Im Jahr 2020 wurde das Atatürk Kent Ormanı-Projekt ins Leben gerufen, eines der großen Projekte, die von der neuen Stadtverwaltung ins Leben gerufen wurden. Es handelt sich um ein riesiges Areal von 110 Hektar, das einen 12 km langen Wanderweg und einen See umfasst. Dies verleiht der Stadt einen wahren Hauch von Sauerstoff.
Sie werden auch die Wanderwege im Gülhane-Park oder "Rosengartenpark", einem der ältesten Parks der Stadt, zu schätzen wissen.

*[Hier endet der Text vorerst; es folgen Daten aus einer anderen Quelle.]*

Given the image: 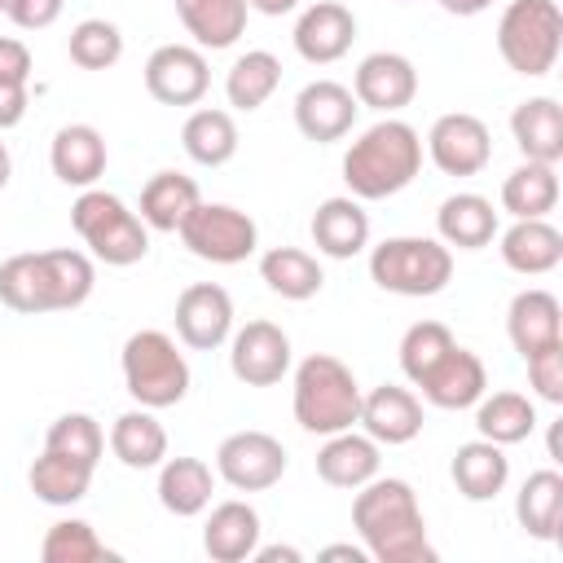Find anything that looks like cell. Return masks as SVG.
I'll return each instance as SVG.
<instances>
[{
    "mask_svg": "<svg viewBox=\"0 0 563 563\" xmlns=\"http://www.w3.org/2000/svg\"><path fill=\"white\" fill-rule=\"evenodd\" d=\"M352 528L374 563H431L435 545L427 541V519L409 479L374 475L352 497Z\"/></svg>",
    "mask_w": 563,
    "mask_h": 563,
    "instance_id": "cell-1",
    "label": "cell"
},
{
    "mask_svg": "<svg viewBox=\"0 0 563 563\" xmlns=\"http://www.w3.org/2000/svg\"><path fill=\"white\" fill-rule=\"evenodd\" d=\"M92 286H97L92 260L84 251H70V246L22 251V255H9L0 264V303L9 312H22V317L70 312V308L88 303Z\"/></svg>",
    "mask_w": 563,
    "mask_h": 563,
    "instance_id": "cell-2",
    "label": "cell"
},
{
    "mask_svg": "<svg viewBox=\"0 0 563 563\" xmlns=\"http://www.w3.org/2000/svg\"><path fill=\"white\" fill-rule=\"evenodd\" d=\"M418 172H422V136L413 123L396 114L369 123L343 154V185L361 202H378L409 189Z\"/></svg>",
    "mask_w": 563,
    "mask_h": 563,
    "instance_id": "cell-3",
    "label": "cell"
},
{
    "mask_svg": "<svg viewBox=\"0 0 563 563\" xmlns=\"http://www.w3.org/2000/svg\"><path fill=\"white\" fill-rule=\"evenodd\" d=\"M290 409H295L299 431H308V435L347 431V427H356V413H361V383L339 356L312 352L295 365Z\"/></svg>",
    "mask_w": 563,
    "mask_h": 563,
    "instance_id": "cell-4",
    "label": "cell"
},
{
    "mask_svg": "<svg viewBox=\"0 0 563 563\" xmlns=\"http://www.w3.org/2000/svg\"><path fill=\"white\" fill-rule=\"evenodd\" d=\"M369 282L405 299L440 295L453 282V251L440 238H422V233L383 238L378 246H369Z\"/></svg>",
    "mask_w": 563,
    "mask_h": 563,
    "instance_id": "cell-5",
    "label": "cell"
},
{
    "mask_svg": "<svg viewBox=\"0 0 563 563\" xmlns=\"http://www.w3.org/2000/svg\"><path fill=\"white\" fill-rule=\"evenodd\" d=\"M70 224L84 238V246L110 268H128V264H141L150 255L145 220L110 189H97V185L79 189V198L70 207Z\"/></svg>",
    "mask_w": 563,
    "mask_h": 563,
    "instance_id": "cell-6",
    "label": "cell"
},
{
    "mask_svg": "<svg viewBox=\"0 0 563 563\" xmlns=\"http://www.w3.org/2000/svg\"><path fill=\"white\" fill-rule=\"evenodd\" d=\"M123 387L145 409H172L189 396V361L167 330H136L119 352Z\"/></svg>",
    "mask_w": 563,
    "mask_h": 563,
    "instance_id": "cell-7",
    "label": "cell"
},
{
    "mask_svg": "<svg viewBox=\"0 0 563 563\" xmlns=\"http://www.w3.org/2000/svg\"><path fill=\"white\" fill-rule=\"evenodd\" d=\"M497 53L523 79L550 75L559 53H563V13H559V4L554 0H510L497 18Z\"/></svg>",
    "mask_w": 563,
    "mask_h": 563,
    "instance_id": "cell-8",
    "label": "cell"
},
{
    "mask_svg": "<svg viewBox=\"0 0 563 563\" xmlns=\"http://www.w3.org/2000/svg\"><path fill=\"white\" fill-rule=\"evenodd\" d=\"M176 233L185 251L207 264H242L260 246V224L242 207H229V202H198Z\"/></svg>",
    "mask_w": 563,
    "mask_h": 563,
    "instance_id": "cell-9",
    "label": "cell"
},
{
    "mask_svg": "<svg viewBox=\"0 0 563 563\" xmlns=\"http://www.w3.org/2000/svg\"><path fill=\"white\" fill-rule=\"evenodd\" d=\"M290 457L277 435L268 431H233L216 449V479H224L238 493H264L282 484Z\"/></svg>",
    "mask_w": 563,
    "mask_h": 563,
    "instance_id": "cell-10",
    "label": "cell"
},
{
    "mask_svg": "<svg viewBox=\"0 0 563 563\" xmlns=\"http://www.w3.org/2000/svg\"><path fill=\"white\" fill-rule=\"evenodd\" d=\"M427 158L444 176H479L488 167V158H493V132H488V123L479 114L449 110L427 132Z\"/></svg>",
    "mask_w": 563,
    "mask_h": 563,
    "instance_id": "cell-11",
    "label": "cell"
},
{
    "mask_svg": "<svg viewBox=\"0 0 563 563\" xmlns=\"http://www.w3.org/2000/svg\"><path fill=\"white\" fill-rule=\"evenodd\" d=\"M145 92L163 106H198L211 88V66L198 44H158L145 57Z\"/></svg>",
    "mask_w": 563,
    "mask_h": 563,
    "instance_id": "cell-12",
    "label": "cell"
},
{
    "mask_svg": "<svg viewBox=\"0 0 563 563\" xmlns=\"http://www.w3.org/2000/svg\"><path fill=\"white\" fill-rule=\"evenodd\" d=\"M290 334L273 321H246L229 334V369L246 387H273L290 374Z\"/></svg>",
    "mask_w": 563,
    "mask_h": 563,
    "instance_id": "cell-13",
    "label": "cell"
},
{
    "mask_svg": "<svg viewBox=\"0 0 563 563\" xmlns=\"http://www.w3.org/2000/svg\"><path fill=\"white\" fill-rule=\"evenodd\" d=\"M176 339L194 352H216L233 334V299L216 282H194L176 295Z\"/></svg>",
    "mask_w": 563,
    "mask_h": 563,
    "instance_id": "cell-14",
    "label": "cell"
},
{
    "mask_svg": "<svg viewBox=\"0 0 563 563\" xmlns=\"http://www.w3.org/2000/svg\"><path fill=\"white\" fill-rule=\"evenodd\" d=\"M352 97L365 110L396 114V110H405L418 97V66L405 53L378 48V53H369V57L356 62V70H352Z\"/></svg>",
    "mask_w": 563,
    "mask_h": 563,
    "instance_id": "cell-15",
    "label": "cell"
},
{
    "mask_svg": "<svg viewBox=\"0 0 563 563\" xmlns=\"http://www.w3.org/2000/svg\"><path fill=\"white\" fill-rule=\"evenodd\" d=\"M356 427L374 440V444H409L422 431V400L418 391L400 387V383H378L374 391H361V413Z\"/></svg>",
    "mask_w": 563,
    "mask_h": 563,
    "instance_id": "cell-16",
    "label": "cell"
},
{
    "mask_svg": "<svg viewBox=\"0 0 563 563\" xmlns=\"http://www.w3.org/2000/svg\"><path fill=\"white\" fill-rule=\"evenodd\" d=\"M356 97L347 84L339 79H312L295 92V128L317 141V145H330V141H343L356 123Z\"/></svg>",
    "mask_w": 563,
    "mask_h": 563,
    "instance_id": "cell-17",
    "label": "cell"
},
{
    "mask_svg": "<svg viewBox=\"0 0 563 563\" xmlns=\"http://www.w3.org/2000/svg\"><path fill=\"white\" fill-rule=\"evenodd\" d=\"M290 40H295V53L308 66H330V62L347 57V48L356 40V13L339 0H317L299 13Z\"/></svg>",
    "mask_w": 563,
    "mask_h": 563,
    "instance_id": "cell-18",
    "label": "cell"
},
{
    "mask_svg": "<svg viewBox=\"0 0 563 563\" xmlns=\"http://www.w3.org/2000/svg\"><path fill=\"white\" fill-rule=\"evenodd\" d=\"M413 387H418L422 400L435 405V409H471V405L488 391V369H484V361H479L471 347L453 343Z\"/></svg>",
    "mask_w": 563,
    "mask_h": 563,
    "instance_id": "cell-19",
    "label": "cell"
},
{
    "mask_svg": "<svg viewBox=\"0 0 563 563\" xmlns=\"http://www.w3.org/2000/svg\"><path fill=\"white\" fill-rule=\"evenodd\" d=\"M106 136L92 128V123H66L53 132V145H48V167L62 185L70 189H92L101 176H106Z\"/></svg>",
    "mask_w": 563,
    "mask_h": 563,
    "instance_id": "cell-20",
    "label": "cell"
},
{
    "mask_svg": "<svg viewBox=\"0 0 563 563\" xmlns=\"http://www.w3.org/2000/svg\"><path fill=\"white\" fill-rule=\"evenodd\" d=\"M308 233H312V246L330 260H352L369 246V216L361 207V198L352 194H334L325 198L312 220H308Z\"/></svg>",
    "mask_w": 563,
    "mask_h": 563,
    "instance_id": "cell-21",
    "label": "cell"
},
{
    "mask_svg": "<svg viewBox=\"0 0 563 563\" xmlns=\"http://www.w3.org/2000/svg\"><path fill=\"white\" fill-rule=\"evenodd\" d=\"M506 334H510V347L519 356H532L550 343H563V303L541 286L519 290L506 308Z\"/></svg>",
    "mask_w": 563,
    "mask_h": 563,
    "instance_id": "cell-22",
    "label": "cell"
},
{
    "mask_svg": "<svg viewBox=\"0 0 563 563\" xmlns=\"http://www.w3.org/2000/svg\"><path fill=\"white\" fill-rule=\"evenodd\" d=\"M383 444H374L365 431H356V427H347V431H334V435H325V444L317 449V475L330 484V488H361V484H369L374 475H378V466H383V453H378Z\"/></svg>",
    "mask_w": 563,
    "mask_h": 563,
    "instance_id": "cell-23",
    "label": "cell"
},
{
    "mask_svg": "<svg viewBox=\"0 0 563 563\" xmlns=\"http://www.w3.org/2000/svg\"><path fill=\"white\" fill-rule=\"evenodd\" d=\"M501 264L519 277H545L563 264V233L541 216V220H515L497 238Z\"/></svg>",
    "mask_w": 563,
    "mask_h": 563,
    "instance_id": "cell-24",
    "label": "cell"
},
{
    "mask_svg": "<svg viewBox=\"0 0 563 563\" xmlns=\"http://www.w3.org/2000/svg\"><path fill=\"white\" fill-rule=\"evenodd\" d=\"M260 510L251 501H220L202 523V550L216 563H246L260 545Z\"/></svg>",
    "mask_w": 563,
    "mask_h": 563,
    "instance_id": "cell-25",
    "label": "cell"
},
{
    "mask_svg": "<svg viewBox=\"0 0 563 563\" xmlns=\"http://www.w3.org/2000/svg\"><path fill=\"white\" fill-rule=\"evenodd\" d=\"M435 238L449 251H484L497 238V211L484 194H449L435 211Z\"/></svg>",
    "mask_w": 563,
    "mask_h": 563,
    "instance_id": "cell-26",
    "label": "cell"
},
{
    "mask_svg": "<svg viewBox=\"0 0 563 563\" xmlns=\"http://www.w3.org/2000/svg\"><path fill=\"white\" fill-rule=\"evenodd\" d=\"M510 136L523 158L554 163L563 158V106L554 97H528L510 110Z\"/></svg>",
    "mask_w": 563,
    "mask_h": 563,
    "instance_id": "cell-27",
    "label": "cell"
},
{
    "mask_svg": "<svg viewBox=\"0 0 563 563\" xmlns=\"http://www.w3.org/2000/svg\"><path fill=\"white\" fill-rule=\"evenodd\" d=\"M449 475H453V484L466 501H493L510 479V457H506L501 444L475 435V440L457 444V453L449 462Z\"/></svg>",
    "mask_w": 563,
    "mask_h": 563,
    "instance_id": "cell-28",
    "label": "cell"
},
{
    "mask_svg": "<svg viewBox=\"0 0 563 563\" xmlns=\"http://www.w3.org/2000/svg\"><path fill=\"white\" fill-rule=\"evenodd\" d=\"M216 471L202 457H163L158 462V506L176 519H194L211 506Z\"/></svg>",
    "mask_w": 563,
    "mask_h": 563,
    "instance_id": "cell-29",
    "label": "cell"
},
{
    "mask_svg": "<svg viewBox=\"0 0 563 563\" xmlns=\"http://www.w3.org/2000/svg\"><path fill=\"white\" fill-rule=\"evenodd\" d=\"M198 202H202L198 180L167 167V172H154V176L145 180L136 216H141L145 229H154V233H176V229L185 224V216H189Z\"/></svg>",
    "mask_w": 563,
    "mask_h": 563,
    "instance_id": "cell-30",
    "label": "cell"
},
{
    "mask_svg": "<svg viewBox=\"0 0 563 563\" xmlns=\"http://www.w3.org/2000/svg\"><path fill=\"white\" fill-rule=\"evenodd\" d=\"M180 26L194 35L198 48H233L246 31V0H172Z\"/></svg>",
    "mask_w": 563,
    "mask_h": 563,
    "instance_id": "cell-31",
    "label": "cell"
},
{
    "mask_svg": "<svg viewBox=\"0 0 563 563\" xmlns=\"http://www.w3.org/2000/svg\"><path fill=\"white\" fill-rule=\"evenodd\" d=\"M92 471H97V466L84 462V457L44 449V453L31 462V471H26V484H31L35 501H44V506H75V501L88 497Z\"/></svg>",
    "mask_w": 563,
    "mask_h": 563,
    "instance_id": "cell-32",
    "label": "cell"
},
{
    "mask_svg": "<svg viewBox=\"0 0 563 563\" xmlns=\"http://www.w3.org/2000/svg\"><path fill=\"white\" fill-rule=\"evenodd\" d=\"M515 519L532 541H559L563 523V475L554 466L532 471L515 493Z\"/></svg>",
    "mask_w": 563,
    "mask_h": 563,
    "instance_id": "cell-33",
    "label": "cell"
},
{
    "mask_svg": "<svg viewBox=\"0 0 563 563\" xmlns=\"http://www.w3.org/2000/svg\"><path fill=\"white\" fill-rule=\"evenodd\" d=\"M260 282H264L273 295L303 303V299L321 295L325 273H321V260H317L312 251H303V246H268V251L260 255Z\"/></svg>",
    "mask_w": 563,
    "mask_h": 563,
    "instance_id": "cell-34",
    "label": "cell"
},
{
    "mask_svg": "<svg viewBox=\"0 0 563 563\" xmlns=\"http://www.w3.org/2000/svg\"><path fill=\"white\" fill-rule=\"evenodd\" d=\"M110 453H114L128 471H154V466L167 457V431H163V422L154 418V409L136 405V409L119 413L114 427H110Z\"/></svg>",
    "mask_w": 563,
    "mask_h": 563,
    "instance_id": "cell-35",
    "label": "cell"
},
{
    "mask_svg": "<svg viewBox=\"0 0 563 563\" xmlns=\"http://www.w3.org/2000/svg\"><path fill=\"white\" fill-rule=\"evenodd\" d=\"M475 431L484 435V440H493V444H501V449H510V444H523L532 431H537V405H532V396H523V391H484L475 405Z\"/></svg>",
    "mask_w": 563,
    "mask_h": 563,
    "instance_id": "cell-36",
    "label": "cell"
},
{
    "mask_svg": "<svg viewBox=\"0 0 563 563\" xmlns=\"http://www.w3.org/2000/svg\"><path fill=\"white\" fill-rule=\"evenodd\" d=\"M554 207H559V172H554V163L523 158L501 180V211H510L515 220H541Z\"/></svg>",
    "mask_w": 563,
    "mask_h": 563,
    "instance_id": "cell-37",
    "label": "cell"
},
{
    "mask_svg": "<svg viewBox=\"0 0 563 563\" xmlns=\"http://www.w3.org/2000/svg\"><path fill=\"white\" fill-rule=\"evenodd\" d=\"M180 145L198 167H224L238 154V123L229 110L220 106H202L185 119L180 128Z\"/></svg>",
    "mask_w": 563,
    "mask_h": 563,
    "instance_id": "cell-38",
    "label": "cell"
},
{
    "mask_svg": "<svg viewBox=\"0 0 563 563\" xmlns=\"http://www.w3.org/2000/svg\"><path fill=\"white\" fill-rule=\"evenodd\" d=\"M277 84H282V62L268 48H246L242 57H233V66L224 75V97L233 110L251 114L277 92Z\"/></svg>",
    "mask_w": 563,
    "mask_h": 563,
    "instance_id": "cell-39",
    "label": "cell"
},
{
    "mask_svg": "<svg viewBox=\"0 0 563 563\" xmlns=\"http://www.w3.org/2000/svg\"><path fill=\"white\" fill-rule=\"evenodd\" d=\"M44 563H114L119 554L97 537L88 519H57L40 541Z\"/></svg>",
    "mask_w": 563,
    "mask_h": 563,
    "instance_id": "cell-40",
    "label": "cell"
},
{
    "mask_svg": "<svg viewBox=\"0 0 563 563\" xmlns=\"http://www.w3.org/2000/svg\"><path fill=\"white\" fill-rule=\"evenodd\" d=\"M66 53L79 70H110L123 57V31L106 18H84L66 35Z\"/></svg>",
    "mask_w": 563,
    "mask_h": 563,
    "instance_id": "cell-41",
    "label": "cell"
},
{
    "mask_svg": "<svg viewBox=\"0 0 563 563\" xmlns=\"http://www.w3.org/2000/svg\"><path fill=\"white\" fill-rule=\"evenodd\" d=\"M453 343L457 339H453V330L444 321H413L405 330V339H400V369H405V378L418 383Z\"/></svg>",
    "mask_w": 563,
    "mask_h": 563,
    "instance_id": "cell-42",
    "label": "cell"
},
{
    "mask_svg": "<svg viewBox=\"0 0 563 563\" xmlns=\"http://www.w3.org/2000/svg\"><path fill=\"white\" fill-rule=\"evenodd\" d=\"M44 449H57V453H70V457H84L97 466L106 453V431L92 413H62L44 431Z\"/></svg>",
    "mask_w": 563,
    "mask_h": 563,
    "instance_id": "cell-43",
    "label": "cell"
},
{
    "mask_svg": "<svg viewBox=\"0 0 563 563\" xmlns=\"http://www.w3.org/2000/svg\"><path fill=\"white\" fill-rule=\"evenodd\" d=\"M523 365H528L532 396L545 405H563V343H550V347L523 356Z\"/></svg>",
    "mask_w": 563,
    "mask_h": 563,
    "instance_id": "cell-44",
    "label": "cell"
},
{
    "mask_svg": "<svg viewBox=\"0 0 563 563\" xmlns=\"http://www.w3.org/2000/svg\"><path fill=\"white\" fill-rule=\"evenodd\" d=\"M62 4L66 0H4V18L18 31H48L62 18Z\"/></svg>",
    "mask_w": 563,
    "mask_h": 563,
    "instance_id": "cell-45",
    "label": "cell"
},
{
    "mask_svg": "<svg viewBox=\"0 0 563 563\" xmlns=\"http://www.w3.org/2000/svg\"><path fill=\"white\" fill-rule=\"evenodd\" d=\"M0 79L4 84H26L31 79V48L13 35H0Z\"/></svg>",
    "mask_w": 563,
    "mask_h": 563,
    "instance_id": "cell-46",
    "label": "cell"
},
{
    "mask_svg": "<svg viewBox=\"0 0 563 563\" xmlns=\"http://www.w3.org/2000/svg\"><path fill=\"white\" fill-rule=\"evenodd\" d=\"M26 119V84H4L0 79V132L18 128Z\"/></svg>",
    "mask_w": 563,
    "mask_h": 563,
    "instance_id": "cell-47",
    "label": "cell"
},
{
    "mask_svg": "<svg viewBox=\"0 0 563 563\" xmlns=\"http://www.w3.org/2000/svg\"><path fill=\"white\" fill-rule=\"evenodd\" d=\"M251 559H255V563H299L303 550H295V545H255Z\"/></svg>",
    "mask_w": 563,
    "mask_h": 563,
    "instance_id": "cell-48",
    "label": "cell"
},
{
    "mask_svg": "<svg viewBox=\"0 0 563 563\" xmlns=\"http://www.w3.org/2000/svg\"><path fill=\"white\" fill-rule=\"evenodd\" d=\"M493 4H497V0H440V9L453 13V18H475V13L493 9Z\"/></svg>",
    "mask_w": 563,
    "mask_h": 563,
    "instance_id": "cell-49",
    "label": "cell"
},
{
    "mask_svg": "<svg viewBox=\"0 0 563 563\" xmlns=\"http://www.w3.org/2000/svg\"><path fill=\"white\" fill-rule=\"evenodd\" d=\"M251 13H264V18H282L290 9H299V0H246Z\"/></svg>",
    "mask_w": 563,
    "mask_h": 563,
    "instance_id": "cell-50",
    "label": "cell"
},
{
    "mask_svg": "<svg viewBox=\"0 0 563 563\" xmlns=\"http://www.w3.org/2000/svg\"><path fill=\"white\" fill-rule=\"evenodd\" d=\"M317 559H352V563H365L369 554H365V545H325Z\"/></svg>",
    "mask_w": 563,
    "mask_h": 563,
    "instance_id": "cell-51",
    "label": "cell"
},
{
    "mask_svg": "<svg viewBox=\"0 0 563 563\" xmlns=\"http://www.w3.org/2000/svg\"><path fill=\"white\" fill-rule=\"evenodd\" d=\"M9 176H13V154H9V145L0 141V189L9 185Z\"/></svg>",
    "mask_w": 563,
    "mask_h": 563,
    "instance_id": "cell-52",
    "label": "cell"
},
{
    "mask_svg": "<svg viewBox=\"0 0 563 563\" xmlns=\"http://www.w3.org/2000/svg\"><path fill=\"white\" fill-rule=\"evenodd\" d=\"M396 4H413V0H396Z\"/></svg>",
    "mask_w": 563,
    "mask_h": 563,
    "instance_id": "cell-53",
    "label": "cell"
},
{
    "mask_svg": "<svg viewBox=\"0 0 563 563\" xmlns=\"http://www.w3.org/2000/svg\"><path fill=\"white\" fill-rule=\"evenodd\" d=\"M0 13H4V0H0Z\"/></svg>",
    "mask_w": 563,
    "mask_h": 563,
    "instance_id": "cell-54",
    "label": "cell"
}]
</instances>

Umstrittene Entwicklungsprojekte
Die Eröffnung des neuen Flughafens Ende 2018, der auf einem ehemaligen Waldgebiet errichtet wurde, zeigt, dass Beton und Umweltverschmutzung den Test der neuen Generationen bestehen müssen. Für den Flughafen mussten 13 Millionen Bäume gefällt werden. Letztendlich soll er bis 2028 jährlich 200 Millionen Reisende abfertigen. Die Protestbewegung des Jahres 2013, der sogenannte "Taksim-Platz", wurde von Umweltschützern initiiert, die sich gegen die Betonierung des Gezi-Parks, einer der wenigen Grünflächen im gleichnamigen Stadtteil, wandten. Auch wenn sich die Mobilisierung später auf andere, generell regierungskritische Forderungen ausweitete, zeugt sie vom Interesse der Bevölkerung an diesen Themen, und das Projekt, an dieser Stelle ein Einkaufszentrum zu errichten, ist nun auf Eis gelegt. Dies hindert Präsident Erdoğan jedoch nicht daran, an seinem höchst umstrittenen Projekt Kanal Istanbul festzuhalten, einem Mammutprojekt zum Bau eines Kanals zwischen dem Schwarzen Meer und dem Marmarameer, dessen Kosten sich auf 15 Milliarden US-Dollar belaufen sollen. Die öffentliche Meinung ist von diesem Bauvorhaben nicht überzeugt, da es eine echte Bedrohung für die Umwelt darstellen würde. Dieser Protest wird vom derzeitigen Bürgermeister von Istanbul, Ekrem Imamoğlu, unterstützt, der 2019 mit einem progressiveren und umweltfreundlicheren Programm als sein Vorgänger gewählt wird. Die Chance für eine Wende?